If we achieve that we will be a very large business. It’d be easier to say 'our ambition is to become very big', but we've always placed our vision in terms of what the outcome is for the consumer. The idea of a RateSetter rate that is “the going rate for money” is something that we aspire to, because for it to be relevant and valid you need to be big.
How easy did you find it to bring on board either friends, family or institutions for the funding to support the business?
We've raised £30 million and started off with friends and family, then people that were neither friends nor family but were willing to invest. Then we have investment funds, the thinking behind that was to try and position the business on a very stable footing. How difficult was it to get that funding? If there is momentum, the business is going well and the management are credible, there's always money. My personal view is that there's actually more money than there is opportunity.
We had a good story, so we were able to do it and we were able to pick the investors. If people are copying your idea, it’s scalable, but at that point the capital has more power because there are five people trying to build a business and not all of them can succeed. It’s swings and roundabouts in terms of who holds all the cards: the person with the capital or the person with the idea.
Do you think the government's doing enough? Either through policy, support, or creating the regime to support scale-ups on the verge of further exponential growth.
The government has done a lot for start-up businesses. That said, I don’t think enough is done to help businesses in the scale-up phase. It's the scale-up phase where you get real growth, real employment and big businesses, but it all runs dry at that stage. SEIS and EIS relief and even schemes like EMI, which is the way that companies incentivise their people with options, have relatively small limits.
If the Government wants to promote scale-ups, then they don't have the tax regime to do it at the moment and this is something we've spoken to them about. There's no programme that seeks to support the phase that we're at.
Within peer-to-peer lending, the government has done a lot to try and scale up, ISAs being the most obvious thing. That change actually took a bit of guts and it was like saying, ‘Okay we're going to let this industry go for mass market’. You've got to change the mind-set or the ambition of the investors, and the people who work there.

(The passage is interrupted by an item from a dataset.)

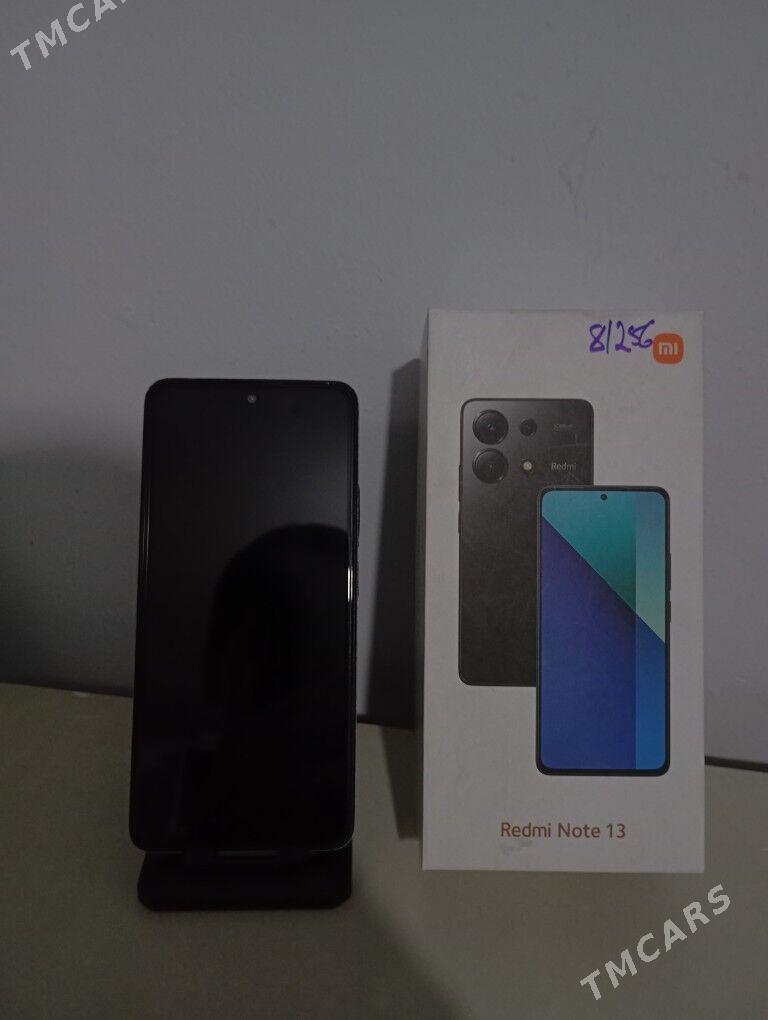 Redmi note 13 8/256 - Aşgabat - img 3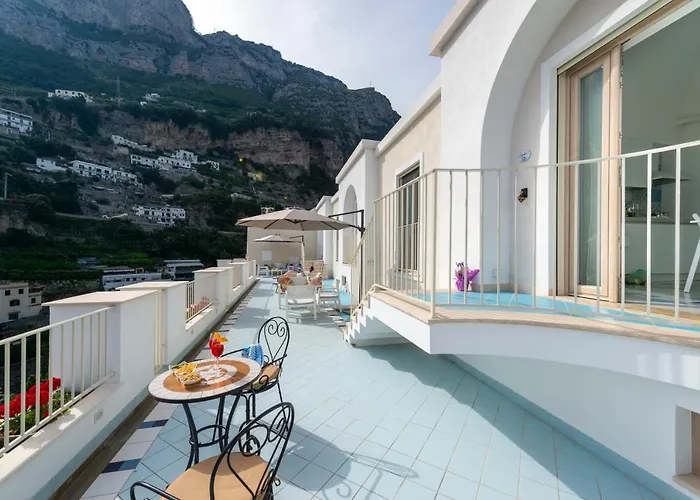 Appartement Buonocore *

What do you think your biggest challenge around talent has been?
I think it's a problem of mind-set, not talent, because the UK education system produces wonderfully talented people. I don't think there have been enough success stories or role models in the UK for ambitious, talented execs to think ‘I get it and I know exactly where you're at. I've got to come in, take responsibility, organise teams and drive the business forward.’ I think we need to see more of that.
In America there are so many success stories that people can see exactly where they're at and think ‘Well, if I really invest some blood, sweat and tears into that business, I could actually make some money.’ I just don't think there's that belief in the UK. So I think that's the problem, we should be encouraging personal risk-taking.
If you could have told yourself one thing when you started RateSetter, what would that be?
I think I would have spent much more time on people and working out how teams are going to fit - people and structure, but bringing on people. Constantly making sure that the business has the right people to take it to the next level, because there's a constant lag.
We're always recruiting great people, but I think we've learnt in the last eighteen months that we could have started earlier. We definitely went ahead of the curve at one stage, and then the business catches up.
I think you can keep your cool with regards to funding as well. Growth solves everything.
Brian Henderson: Growth solves everything is going to be the mantra for this. Thank you that has been really insightful. We appreciate you taking the time to speak with us.